Why A 1,315% Growth Rate Tells Us Little...

Why A 1,315% Growth Rate Tells Us Little…

by | published November 30th, 2011

A Note from Kent: My next Oil & Energy Investor will be coming to you Friday morning, while I am in transit to Russia.

But today I wanted to let you know – personally – about some fantastic news.

I started out a couple years back wanting to provide first-hand information and analysis for the “regular guy” looking to make a buck in the energy markets. Yet lately, they are moving faster than ever – faster than me, certainly. So many new developments crop up, every day, that I have a hard time handling it all in just two installments.

I need someone qualifiedto help me cover all of this opportunity.

So I am delighted to introduce you to James Baldwin.

+ + +

--- INSTRUCTIONS ---
1) Print everything from "by | published" down to "transit to Russia." in the energy newsletter note, word for word.
2) Proceed with the energy newsletter note, continuing it from the point where it stops.

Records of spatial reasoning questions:

+ + +

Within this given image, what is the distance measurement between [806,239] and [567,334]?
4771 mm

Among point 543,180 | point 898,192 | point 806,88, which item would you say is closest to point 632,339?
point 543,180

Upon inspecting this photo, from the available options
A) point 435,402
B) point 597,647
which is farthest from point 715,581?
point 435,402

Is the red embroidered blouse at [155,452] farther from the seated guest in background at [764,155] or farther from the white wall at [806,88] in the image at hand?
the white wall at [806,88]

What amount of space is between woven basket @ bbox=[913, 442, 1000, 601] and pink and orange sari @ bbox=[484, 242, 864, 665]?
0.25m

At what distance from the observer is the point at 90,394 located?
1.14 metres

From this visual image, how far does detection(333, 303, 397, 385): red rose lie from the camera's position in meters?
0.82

+ + +

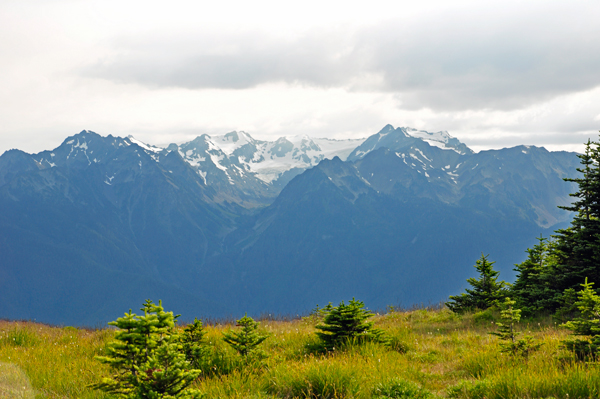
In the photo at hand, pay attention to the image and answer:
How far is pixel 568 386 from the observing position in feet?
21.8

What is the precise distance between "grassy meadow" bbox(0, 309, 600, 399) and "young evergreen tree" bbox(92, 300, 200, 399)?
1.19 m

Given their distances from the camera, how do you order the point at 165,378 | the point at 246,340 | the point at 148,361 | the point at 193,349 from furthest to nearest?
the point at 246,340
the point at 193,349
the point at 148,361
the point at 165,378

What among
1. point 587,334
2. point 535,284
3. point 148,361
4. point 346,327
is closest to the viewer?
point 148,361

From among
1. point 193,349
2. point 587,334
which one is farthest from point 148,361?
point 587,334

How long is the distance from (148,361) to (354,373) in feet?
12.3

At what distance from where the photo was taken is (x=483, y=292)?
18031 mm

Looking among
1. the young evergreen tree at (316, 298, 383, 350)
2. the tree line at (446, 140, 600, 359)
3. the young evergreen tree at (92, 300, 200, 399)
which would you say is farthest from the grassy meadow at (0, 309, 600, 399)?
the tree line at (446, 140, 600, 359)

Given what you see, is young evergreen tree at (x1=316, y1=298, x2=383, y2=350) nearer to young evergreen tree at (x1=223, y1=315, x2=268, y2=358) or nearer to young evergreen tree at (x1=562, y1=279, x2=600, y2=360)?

+ + +

--- ANSWERS FOR THIS EXERCISE ---
1)
by | published November 30th, 2011

A Note from Kent: My next Oil & Energy Investor will be coming to you Friday morning, while I am in transit to Russia.

2)
A former Wall Street and energy consultant, James has crafted unique leadership roles in financial publishing, competitive and market intelligence, corporate advocacy, and financial planning. He's also a bona fide journalist. He's covered the financial crisis, corporate governance, executive leadership, and the markets. These days, he's concentrating on energy policy. And that's what really made him stand out as the man for the job.

(The opportunity came along to lock him in just before Thanksgiving,and I jumped all over it.)

Each Wednesday – starting today – James will be writing an additional, third column for OEI readers.

I hope you find his perspectives interesting and profitable. Because remember: Energy remains the single most lucrative segment in today's investment markets.


Why A 1,315% Tells Us Little…

by James Baldwin

Dear Oil & Energy Investor,

While Kent prepares for his trip to Moscow this weekend, I'm settling into my new office for a little light reading…

On tap: catching up on a stack of earnings reports and press releases that built up over the Thanksgiving break. (Don't worry; I actually enjoy this sort of thing.)

My attention turns to a familiar topic: Midstream oil and gas plays poised for growth in this new age of domestic energy production.

But in the last two weeks, there has been a lot of talk about the huge boost in year-over-year earnings-per-share (EPS) from these players, particularly in the Master Limited Partnerships (MLPs).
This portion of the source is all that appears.